◆ **Text excerpt**:
○ ○ ○
Sunday, December 21, 2008

A House Is Not a Home

A House Is Not a Home

copyright © 2008, Robert J. Elder, Pastor
Fourth Sunday of Advent, December 21, 2008


II Samuel 7:1-16

See now, I am living in a house of cedar,
but the ark of God stays in a tent.

Frederick Buechner once wrote a book called Telling the Truth. It seems like a good title for a book on a religious subject, truth telling. In the first chapter he described — from firsthand experience — the feeling that most preachers know and the scenes that we see when we step behind these things called pulpits:
So the sermon hymn comes to a close with a somewhat unsteady amen... Fresh from breakfast ... and a quick run-through of the Sunday papers, the preacher climbs the steps to the pulpit with his sermon in his hand. He hikes his black robe up at the knee so that he will not trip over it on the way up. His mouth is a little dry. He has cut himself shaving. He feels as if he has swallowed an anchor. If it weren’t for the honor of the thing, he would just as soon be somewhere else...

In the front pews, [some folks] turn up their hearing aids, and a young lady slips her six year old a Lifesaver and a Magic Marker. A college sophomore home for vacation...there because he was dragged there, slumps forward with his chin in his hand...

The preacher pulls the little cord that turns on the lectern light and deals out his note cards like a riverboat gambler. The stakes have never been higher. Two minutes from now he may have lost his listeners completely to their own thoughts, but at this moment he has them in the palm of his hand. The silence…is deafening because everybody is listening to it. Everybody is listening to it including even himself. Everybody knows the kind of things he has told them before and not told them, but who knows what this time, out of the silence, he will tell them?

Let him tell them the truth.1

Telling the truth is what Nathan and the other prophets of the Old Testament were called to do. Tell the truth no matter what. Even if you had just the night before told the king to build a temple if he desired, if the truth came to you that it was not something God wanted, then, if you were any kind of prophet, you were obliged to tell the truth, even if it made you look foolish, because the truth is what counts.

Kathleen Norris recently contemplated the house-building plans of David and set them alongside the building-a-house-for-you that came to fruition at last in the person and work of Jesus:
My FAVORITE Christmas book is The Donkey’s Dream, which is about the journey Mary and Joseph made to Bethlehem. Meant for young children, Barbara Helen Berger’s story is a brilliant and subtle work of theology. Or perhaps anti-theology, as it allows simple images to tell us more than words can convey about what the incarnation signifies. As the donkey ambles and dreams, we see that he is carrying a luminous city, with many gates and towers. Next we see on his back a sailing ship, rocking on the sea like a cradle, and then a flowing fountain, and then a rose. Finally we see what he has been carrying all along—a pregnant woman in a blue robe spotted with stars.
○ ○ ○
◆ **Tasks and exercises**:
1. Say whether each statement agrees with the sermon, answering yes or no and quoting the words that decide it: (a) Frederick Buechner wrote a book titled Telling the Truth. (b) The college sophomore came to church of his own accord. (c) The Donkey's Dream is a story by Kathleen Norris.
2. Set down word for word the part of the sermon starting with "Telling the truth is" and going on through "is what counts.".
The material that comes next is from a separate source and has no connection to the sermon.
○ ○ ○
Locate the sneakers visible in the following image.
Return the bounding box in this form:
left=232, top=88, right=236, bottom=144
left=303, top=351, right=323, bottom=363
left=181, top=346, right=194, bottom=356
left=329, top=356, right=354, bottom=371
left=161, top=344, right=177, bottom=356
○ ○ ○
◆ **Answers for the tasks**:
1.
(a) Yes: "Frederick Buechner once wrote a book called Telling the Truth."
(b) No: "there because he was dragged there"
(c) No: "Barbara Helen Berger’s story is a brilliant and subtle work of theology"

2.
Telling the truth is what Nathan and the other prophets of the Old Testament were called to do. Tell the truth no matter what. Even if you had just the night before told the king to build a temple if he desired, if the truth came to you that it was not something God wanted, then, if you were any kind of prophet, you were obliged to tell the truth, even if it made you look foolish, because the truth is what counts.